Passage shown:
------------------------------

Lazy Sunday opinions... and more.
Frank Rich:
And so the odds that Obama’s party will survive the midterms seem less than Indiana Jones’s in the Temple of Doom — as we are reminded hourly by the Beltway herd flogging the latest polls. The Democrats are facing a "historic" rout, an earthquake, a tidal wave — well, you know the drill. End of story.
Unless it’s not. On Labor Day, the fighting Obama abruptly re-emerged, a far cry from the man whose Oval Office address on Iraq days earlier was about as persuasive as a hostage video. Speaking to workers in Milwaukee, the president finally started giving voice to the anger of America’s battered middle class. And he even let loose with a little anger of his own. The unspecified "powerful interests" aligned against him, he said, "talk about me like a dog."
Get the vote out, and we make it closer. See also the conversation in bobswern's recommended diary.
Dana Milbank:
What's with the hate for Maynard?

------------------------------

Task details: Revise the opinion roundup from "Unless it’s not." up to and including "hate for Maynard?", and write it out again with "Milwaukee" changed to "Cleveland".

The data:
------------------------------

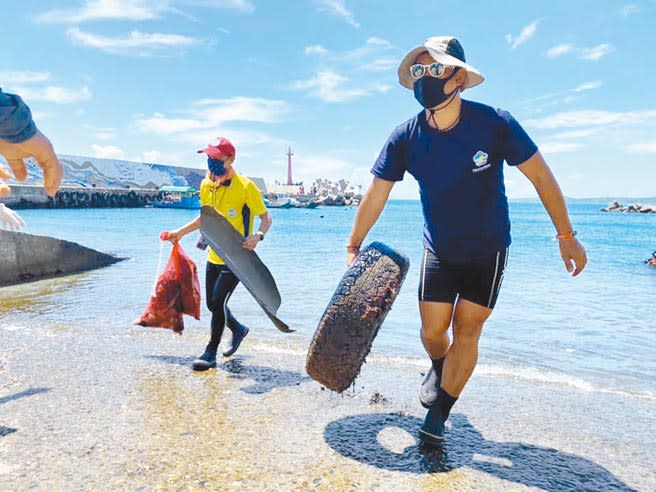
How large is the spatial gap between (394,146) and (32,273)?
1030 centimetres

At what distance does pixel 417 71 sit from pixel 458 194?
2.36ft

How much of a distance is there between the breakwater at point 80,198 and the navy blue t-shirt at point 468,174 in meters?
66.4

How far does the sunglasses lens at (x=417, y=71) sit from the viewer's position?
9.72 feet

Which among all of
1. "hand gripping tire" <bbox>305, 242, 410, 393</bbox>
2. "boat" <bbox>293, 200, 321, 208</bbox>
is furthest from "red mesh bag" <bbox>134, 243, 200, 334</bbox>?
"boat" <bbox>293, 200, 321, 208</bbox>

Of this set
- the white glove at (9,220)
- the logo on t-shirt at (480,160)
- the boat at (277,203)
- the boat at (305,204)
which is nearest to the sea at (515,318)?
the logo on t-shirt at (480,160)

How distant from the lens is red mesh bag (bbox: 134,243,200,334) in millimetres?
5211

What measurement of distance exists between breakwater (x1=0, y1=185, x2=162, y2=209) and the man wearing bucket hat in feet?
218

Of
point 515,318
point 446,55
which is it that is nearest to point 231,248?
point 446,55

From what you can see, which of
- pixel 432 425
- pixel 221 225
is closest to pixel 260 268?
pixel 221 225

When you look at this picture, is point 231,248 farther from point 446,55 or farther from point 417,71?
point 446,55

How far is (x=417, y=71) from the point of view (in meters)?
2.98

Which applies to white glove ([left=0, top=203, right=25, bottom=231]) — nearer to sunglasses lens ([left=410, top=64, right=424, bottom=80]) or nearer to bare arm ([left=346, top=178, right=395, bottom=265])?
bare arm ([left=346, top=178, right=395, bottom=265])

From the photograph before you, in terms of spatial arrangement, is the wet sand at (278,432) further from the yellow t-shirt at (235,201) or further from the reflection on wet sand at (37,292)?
the reflection on wet sand at (37,292)

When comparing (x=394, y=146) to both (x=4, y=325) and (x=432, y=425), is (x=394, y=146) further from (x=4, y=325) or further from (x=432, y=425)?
(x=4, y=325)
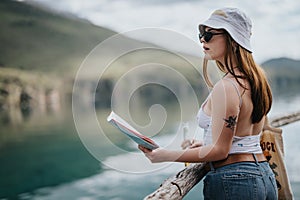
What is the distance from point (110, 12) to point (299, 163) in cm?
7599

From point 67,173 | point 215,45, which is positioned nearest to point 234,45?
point 215,45

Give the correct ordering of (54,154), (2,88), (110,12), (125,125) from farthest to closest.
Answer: (110,12)
(2,88)
(54,154)
(125,125)

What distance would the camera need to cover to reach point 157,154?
1.22 meters

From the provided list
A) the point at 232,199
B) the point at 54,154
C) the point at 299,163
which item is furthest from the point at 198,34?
the point at 54,154

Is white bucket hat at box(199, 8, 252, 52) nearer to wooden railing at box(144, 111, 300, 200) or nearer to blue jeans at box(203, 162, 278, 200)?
blue jeans at box(203, 162, 278, 200)

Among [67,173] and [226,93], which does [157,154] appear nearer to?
[226,93]

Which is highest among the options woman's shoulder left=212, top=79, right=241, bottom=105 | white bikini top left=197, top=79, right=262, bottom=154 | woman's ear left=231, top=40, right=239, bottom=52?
woman's ear left=231, top=40, right=239, bottom=52

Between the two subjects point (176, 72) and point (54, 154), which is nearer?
point (176, 72)

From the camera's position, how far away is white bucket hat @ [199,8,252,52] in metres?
1.22

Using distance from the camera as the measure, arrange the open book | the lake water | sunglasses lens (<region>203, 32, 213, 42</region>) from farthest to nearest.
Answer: the lake water < sunglasses lens (<region>203, 32, 213, 42</region>) < the open book

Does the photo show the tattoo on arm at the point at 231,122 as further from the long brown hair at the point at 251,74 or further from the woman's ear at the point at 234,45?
the woman's ear at the point at 234,45

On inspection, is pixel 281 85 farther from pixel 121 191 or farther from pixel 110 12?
pixel 110 12

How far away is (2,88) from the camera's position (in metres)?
48.7

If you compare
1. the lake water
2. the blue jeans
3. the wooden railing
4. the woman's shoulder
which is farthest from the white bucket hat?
the lake water
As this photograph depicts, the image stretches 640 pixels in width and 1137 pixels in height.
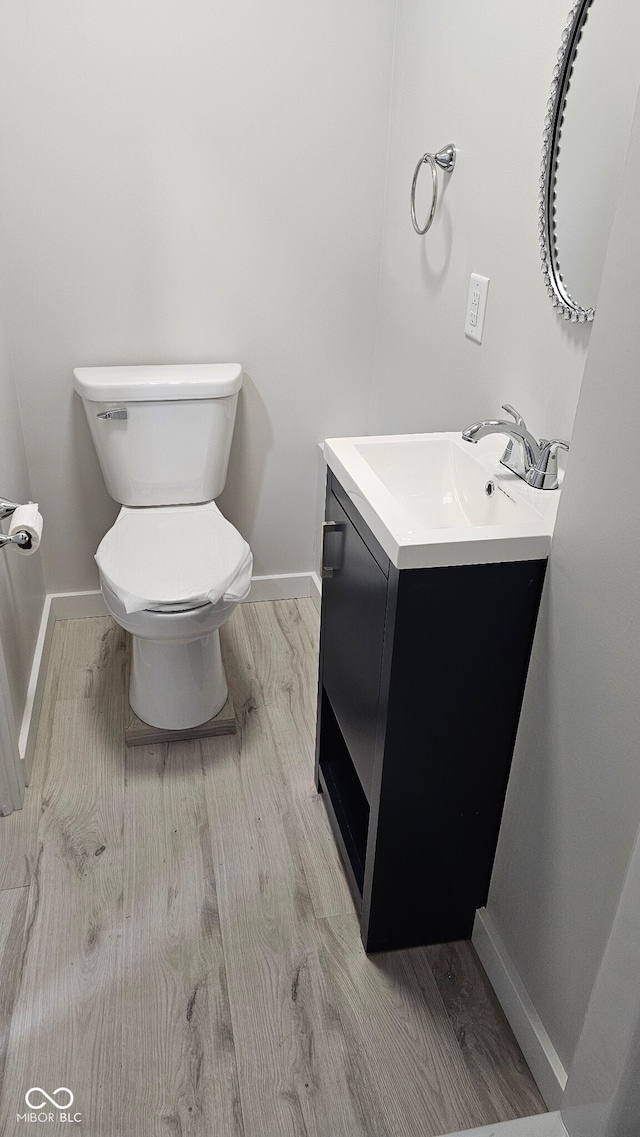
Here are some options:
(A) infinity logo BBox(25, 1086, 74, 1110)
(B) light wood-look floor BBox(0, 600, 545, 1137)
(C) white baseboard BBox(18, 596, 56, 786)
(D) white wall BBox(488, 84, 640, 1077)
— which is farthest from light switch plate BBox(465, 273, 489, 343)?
(A) infinity logo BBox(25, 1086, 74, 1110)

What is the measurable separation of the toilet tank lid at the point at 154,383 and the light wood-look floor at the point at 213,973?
0.89 metres

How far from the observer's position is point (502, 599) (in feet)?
4.09

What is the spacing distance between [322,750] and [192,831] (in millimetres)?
342

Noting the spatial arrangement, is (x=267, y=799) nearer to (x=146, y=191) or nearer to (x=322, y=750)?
(x=322, y=750)

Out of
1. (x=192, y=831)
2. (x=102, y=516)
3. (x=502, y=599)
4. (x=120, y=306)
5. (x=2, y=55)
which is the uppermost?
(x=2, y=55)

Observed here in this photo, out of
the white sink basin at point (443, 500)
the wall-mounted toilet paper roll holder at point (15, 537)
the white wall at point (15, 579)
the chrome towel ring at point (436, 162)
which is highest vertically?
the chrome towel ring at point (436, 162)

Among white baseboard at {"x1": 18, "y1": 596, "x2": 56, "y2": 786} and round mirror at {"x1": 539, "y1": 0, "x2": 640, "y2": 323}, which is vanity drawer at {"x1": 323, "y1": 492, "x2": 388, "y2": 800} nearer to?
round mirror at {"x1": 539, "y1": 0, "x2": 640, "y2": 323}

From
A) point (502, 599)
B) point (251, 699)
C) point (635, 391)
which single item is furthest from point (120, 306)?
point (635, 391)

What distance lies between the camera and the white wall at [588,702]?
1.00 metres

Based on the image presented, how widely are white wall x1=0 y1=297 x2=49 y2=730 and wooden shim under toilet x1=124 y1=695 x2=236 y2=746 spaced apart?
0.27m

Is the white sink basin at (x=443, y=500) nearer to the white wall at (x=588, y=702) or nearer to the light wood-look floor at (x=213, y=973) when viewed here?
the white wall at (x=588, y=702)

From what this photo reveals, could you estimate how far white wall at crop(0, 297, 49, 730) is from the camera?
6.30 feet

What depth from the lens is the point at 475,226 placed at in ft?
5.57

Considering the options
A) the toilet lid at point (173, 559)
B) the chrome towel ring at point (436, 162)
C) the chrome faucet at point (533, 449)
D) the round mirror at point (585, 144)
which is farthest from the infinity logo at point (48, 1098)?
the chrome towel ring at point (436, 162)
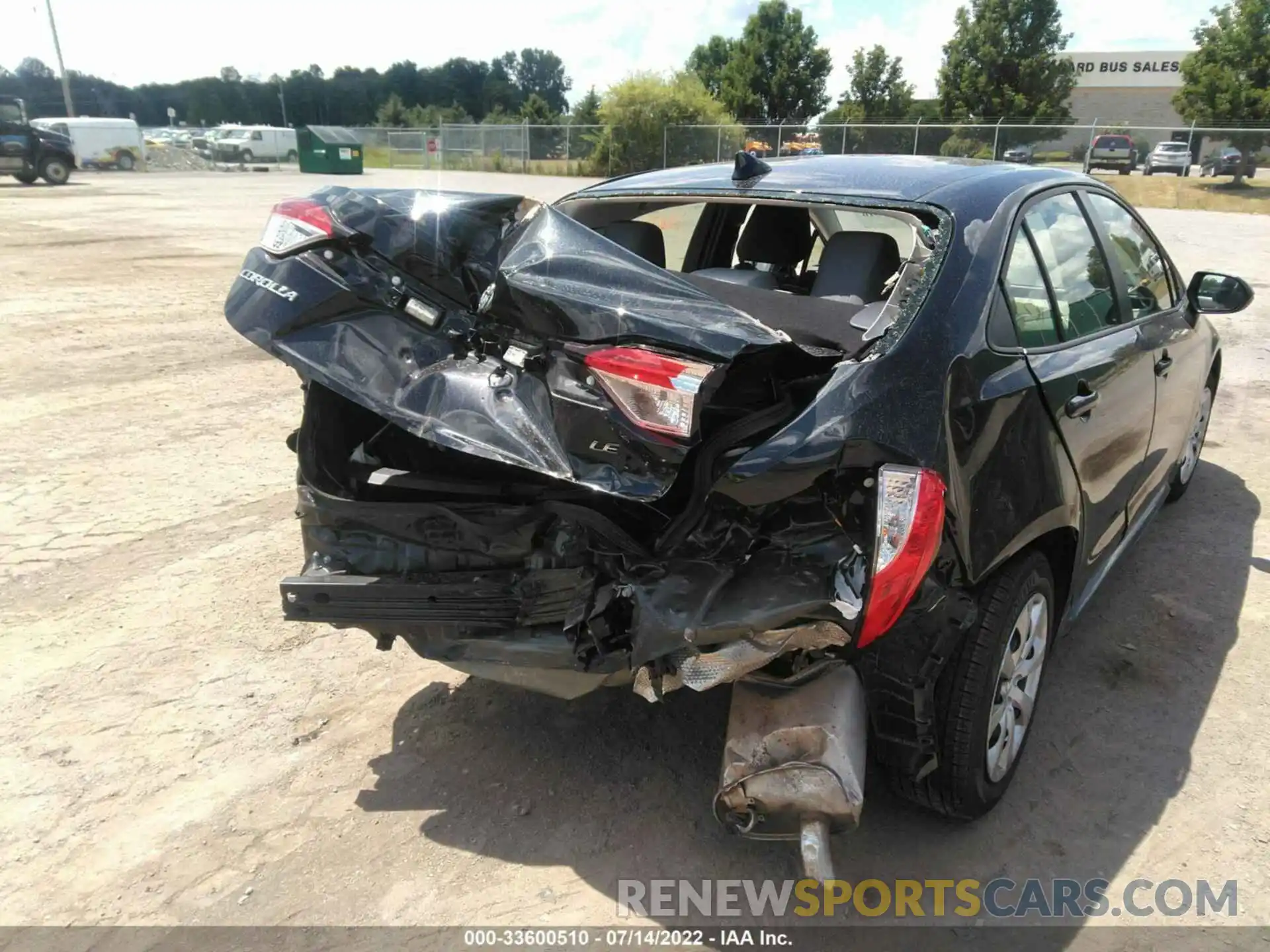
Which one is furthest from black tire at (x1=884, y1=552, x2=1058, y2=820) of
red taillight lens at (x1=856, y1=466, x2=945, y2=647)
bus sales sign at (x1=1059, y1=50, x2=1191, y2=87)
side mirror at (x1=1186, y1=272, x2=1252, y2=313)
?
bus sales sign at (x1=1059, y1=50, x2=1191, y2=87)

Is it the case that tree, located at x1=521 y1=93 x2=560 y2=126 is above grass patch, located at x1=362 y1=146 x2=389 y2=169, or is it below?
above

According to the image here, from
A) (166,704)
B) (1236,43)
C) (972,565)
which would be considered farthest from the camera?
(1236,43)

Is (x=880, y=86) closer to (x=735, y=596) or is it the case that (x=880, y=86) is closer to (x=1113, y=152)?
(x=1113, y=152)

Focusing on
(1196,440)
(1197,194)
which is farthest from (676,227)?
(1197,194)

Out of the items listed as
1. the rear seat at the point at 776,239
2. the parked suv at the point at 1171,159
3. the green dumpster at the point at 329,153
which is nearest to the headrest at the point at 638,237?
the rear seat at the point at 776,239

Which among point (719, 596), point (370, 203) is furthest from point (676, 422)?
point (370, 203)

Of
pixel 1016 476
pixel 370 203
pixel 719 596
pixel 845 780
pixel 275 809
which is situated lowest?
pixel 275 809

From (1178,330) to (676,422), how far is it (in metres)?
2.94

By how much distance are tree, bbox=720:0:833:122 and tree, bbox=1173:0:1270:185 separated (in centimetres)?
2027

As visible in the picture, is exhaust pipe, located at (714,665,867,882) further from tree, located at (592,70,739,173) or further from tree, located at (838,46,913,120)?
tree, located at (838,46,913,120)

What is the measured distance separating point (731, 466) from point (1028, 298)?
1.27m

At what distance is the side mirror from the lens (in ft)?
14.0

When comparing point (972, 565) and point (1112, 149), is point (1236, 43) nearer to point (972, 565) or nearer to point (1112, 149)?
point (1112, 149)

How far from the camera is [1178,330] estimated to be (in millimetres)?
3947
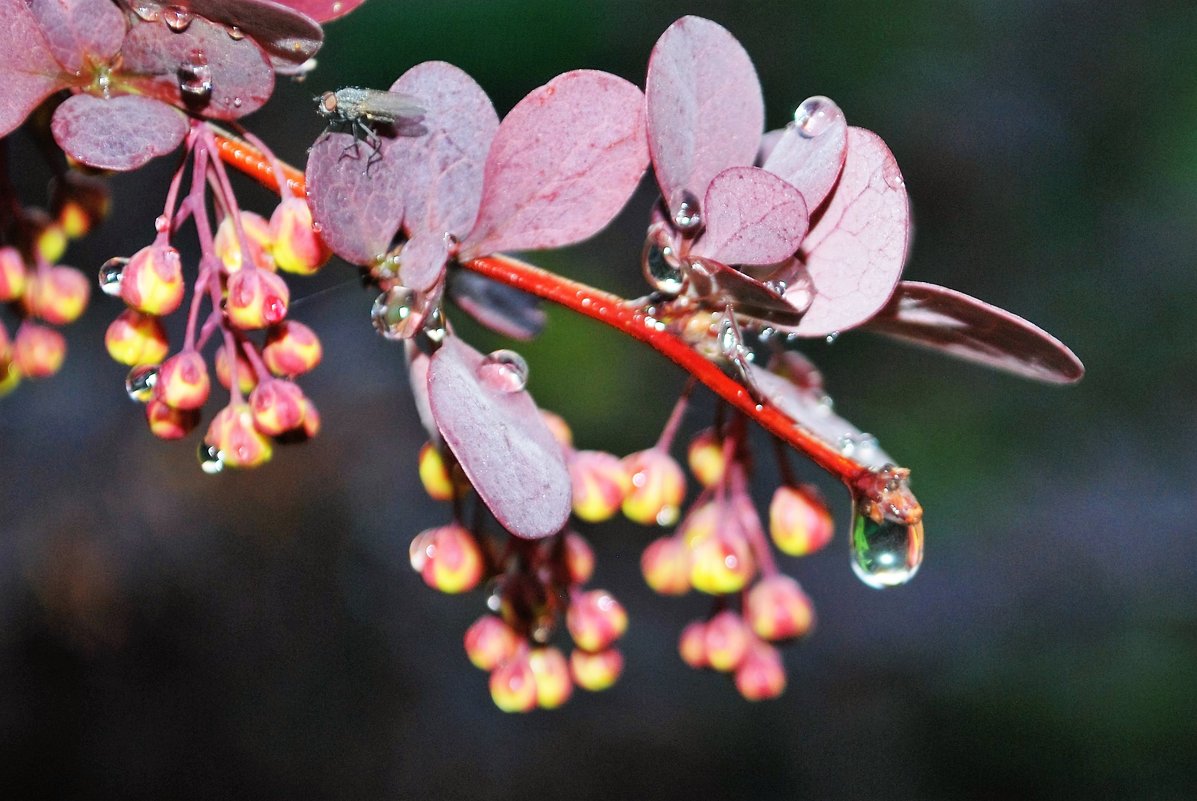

------------------------------

Result of this task:
Unless it’s not. On Labor Day, the fighting Obama abruptly re-emerged, a far cry from the man whose Oval Office address on Iraq days earlier was about as persuasive as a hostage video. Speaking to workers in Cleveland, the president finally started giving voice to the anger of America’s battered middle class. And he even let loose with a little anger of his own. The unspecified "powerful interests" aligned against him, he said, "talk about me like a dog."
Get the vote out, and we make it closer. See also the conversation in bobswern's recommended diary.
Dana Milbank:
What's with the hate for Maynard?